Rows from a dataset:
* * * * *
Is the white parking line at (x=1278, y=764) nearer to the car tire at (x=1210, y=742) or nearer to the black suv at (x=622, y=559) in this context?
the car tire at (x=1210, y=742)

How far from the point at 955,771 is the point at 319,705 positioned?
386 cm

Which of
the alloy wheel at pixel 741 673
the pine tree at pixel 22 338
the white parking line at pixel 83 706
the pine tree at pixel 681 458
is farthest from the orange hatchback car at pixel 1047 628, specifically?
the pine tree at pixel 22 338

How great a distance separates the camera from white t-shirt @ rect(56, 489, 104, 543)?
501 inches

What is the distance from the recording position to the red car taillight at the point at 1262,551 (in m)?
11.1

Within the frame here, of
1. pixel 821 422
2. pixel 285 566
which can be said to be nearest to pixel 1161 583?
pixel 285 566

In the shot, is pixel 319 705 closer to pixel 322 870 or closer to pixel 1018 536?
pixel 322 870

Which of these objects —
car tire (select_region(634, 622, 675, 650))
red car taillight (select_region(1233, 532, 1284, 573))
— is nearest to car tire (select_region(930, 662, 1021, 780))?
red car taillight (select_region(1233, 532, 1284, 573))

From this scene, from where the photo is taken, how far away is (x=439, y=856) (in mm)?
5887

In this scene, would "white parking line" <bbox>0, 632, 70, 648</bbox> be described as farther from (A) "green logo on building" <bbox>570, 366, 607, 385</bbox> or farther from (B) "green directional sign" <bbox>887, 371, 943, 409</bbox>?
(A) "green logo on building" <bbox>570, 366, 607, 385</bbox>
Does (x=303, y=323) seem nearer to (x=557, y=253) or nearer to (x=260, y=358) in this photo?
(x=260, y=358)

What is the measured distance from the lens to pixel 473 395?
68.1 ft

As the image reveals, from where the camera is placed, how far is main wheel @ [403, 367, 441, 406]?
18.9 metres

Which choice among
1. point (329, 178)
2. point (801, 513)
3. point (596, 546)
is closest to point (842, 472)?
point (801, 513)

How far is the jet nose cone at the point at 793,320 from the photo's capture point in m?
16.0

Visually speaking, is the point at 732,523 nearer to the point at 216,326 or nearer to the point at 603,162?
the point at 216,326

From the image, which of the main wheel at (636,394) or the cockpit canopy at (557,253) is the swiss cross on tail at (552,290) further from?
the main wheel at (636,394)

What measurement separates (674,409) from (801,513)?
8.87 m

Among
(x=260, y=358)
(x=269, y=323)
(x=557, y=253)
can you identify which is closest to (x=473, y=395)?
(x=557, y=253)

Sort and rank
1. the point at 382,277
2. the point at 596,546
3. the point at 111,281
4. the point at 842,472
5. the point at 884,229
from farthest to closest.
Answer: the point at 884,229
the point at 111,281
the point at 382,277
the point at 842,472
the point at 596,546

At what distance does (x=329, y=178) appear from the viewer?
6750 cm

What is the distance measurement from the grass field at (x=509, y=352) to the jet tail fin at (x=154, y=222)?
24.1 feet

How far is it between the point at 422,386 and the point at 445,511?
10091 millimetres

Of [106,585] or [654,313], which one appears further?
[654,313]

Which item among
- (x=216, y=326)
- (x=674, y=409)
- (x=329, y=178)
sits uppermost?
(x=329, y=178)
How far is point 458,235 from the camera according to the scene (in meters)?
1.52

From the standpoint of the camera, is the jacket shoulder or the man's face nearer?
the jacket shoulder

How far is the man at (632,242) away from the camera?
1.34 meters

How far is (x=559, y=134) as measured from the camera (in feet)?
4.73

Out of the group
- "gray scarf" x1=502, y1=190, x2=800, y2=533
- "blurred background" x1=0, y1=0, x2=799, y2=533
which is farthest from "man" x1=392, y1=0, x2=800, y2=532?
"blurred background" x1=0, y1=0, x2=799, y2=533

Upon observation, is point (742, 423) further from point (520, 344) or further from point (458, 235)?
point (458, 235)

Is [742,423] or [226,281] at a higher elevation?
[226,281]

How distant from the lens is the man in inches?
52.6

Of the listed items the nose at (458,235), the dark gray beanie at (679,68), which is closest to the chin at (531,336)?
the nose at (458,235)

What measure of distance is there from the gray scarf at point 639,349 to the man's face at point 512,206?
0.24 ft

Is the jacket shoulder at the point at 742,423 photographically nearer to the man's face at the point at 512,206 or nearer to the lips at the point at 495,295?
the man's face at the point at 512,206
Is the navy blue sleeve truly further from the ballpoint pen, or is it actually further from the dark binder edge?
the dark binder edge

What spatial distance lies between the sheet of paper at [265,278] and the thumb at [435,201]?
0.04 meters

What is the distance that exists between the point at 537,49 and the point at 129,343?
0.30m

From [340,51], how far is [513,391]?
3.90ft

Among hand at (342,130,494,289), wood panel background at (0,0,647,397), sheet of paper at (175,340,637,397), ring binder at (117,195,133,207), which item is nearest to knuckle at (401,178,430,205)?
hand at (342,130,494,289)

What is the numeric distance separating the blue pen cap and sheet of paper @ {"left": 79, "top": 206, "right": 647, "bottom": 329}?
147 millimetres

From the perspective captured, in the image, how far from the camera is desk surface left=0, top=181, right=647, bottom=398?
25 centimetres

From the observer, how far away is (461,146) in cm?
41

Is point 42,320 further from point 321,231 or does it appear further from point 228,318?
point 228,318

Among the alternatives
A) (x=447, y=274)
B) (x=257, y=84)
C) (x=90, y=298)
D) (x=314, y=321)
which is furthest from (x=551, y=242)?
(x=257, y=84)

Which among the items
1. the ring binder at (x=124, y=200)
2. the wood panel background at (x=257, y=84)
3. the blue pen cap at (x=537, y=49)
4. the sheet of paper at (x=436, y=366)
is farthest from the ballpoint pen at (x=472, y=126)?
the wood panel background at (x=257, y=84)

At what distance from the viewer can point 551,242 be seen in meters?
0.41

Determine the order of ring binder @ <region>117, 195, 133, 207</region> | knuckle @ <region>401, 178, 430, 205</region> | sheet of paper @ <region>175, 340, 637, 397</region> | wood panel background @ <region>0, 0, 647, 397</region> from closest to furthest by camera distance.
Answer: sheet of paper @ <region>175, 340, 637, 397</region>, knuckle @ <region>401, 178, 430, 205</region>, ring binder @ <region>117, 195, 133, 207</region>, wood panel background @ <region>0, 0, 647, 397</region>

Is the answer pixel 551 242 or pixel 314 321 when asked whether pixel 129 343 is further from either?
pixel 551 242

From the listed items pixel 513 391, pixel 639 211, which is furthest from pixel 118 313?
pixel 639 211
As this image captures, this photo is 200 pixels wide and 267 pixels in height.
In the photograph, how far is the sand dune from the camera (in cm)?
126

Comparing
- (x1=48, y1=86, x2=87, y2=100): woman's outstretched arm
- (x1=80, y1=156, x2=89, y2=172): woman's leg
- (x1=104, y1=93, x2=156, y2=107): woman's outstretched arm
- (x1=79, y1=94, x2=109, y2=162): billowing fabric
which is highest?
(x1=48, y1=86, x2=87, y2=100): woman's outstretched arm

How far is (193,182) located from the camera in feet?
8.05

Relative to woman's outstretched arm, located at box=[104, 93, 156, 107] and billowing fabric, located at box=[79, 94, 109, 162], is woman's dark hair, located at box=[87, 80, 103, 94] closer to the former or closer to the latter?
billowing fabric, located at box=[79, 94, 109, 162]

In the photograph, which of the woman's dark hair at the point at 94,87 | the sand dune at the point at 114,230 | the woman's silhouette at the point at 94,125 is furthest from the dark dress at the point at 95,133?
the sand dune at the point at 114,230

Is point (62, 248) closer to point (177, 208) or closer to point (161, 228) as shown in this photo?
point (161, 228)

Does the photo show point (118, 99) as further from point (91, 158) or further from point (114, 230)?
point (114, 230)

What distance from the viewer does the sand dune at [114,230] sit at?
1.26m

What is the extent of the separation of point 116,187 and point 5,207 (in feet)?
* * * * *
What the task asks:
Copy out, without any change, every line of the records from the one containing "In the photograph, which" through the end of the records.

Solution to the problem:
In the photograph, which of the woman's dark hair at the point at 94,87 | the sand dune at the point at 114,230 | the woman's silhouette at the point at 94,125 is furthest from the dark dress at the point at 95,133?
the sand dune at the point at 114,230

Is point (62, 248) closer to point (177, 208) or closer to point (161, 228) as shown in this photo?
point (161, 228)

Does the photo show point (118, 99) as further from point (91, 158) or further from point (114, 230)?
point (114, 230)

What distance from the viewer does the sand dune at [114,230] sit at?
1.26m

What is the extent of the separation of point 116,187 and point 5,207 (in feet)?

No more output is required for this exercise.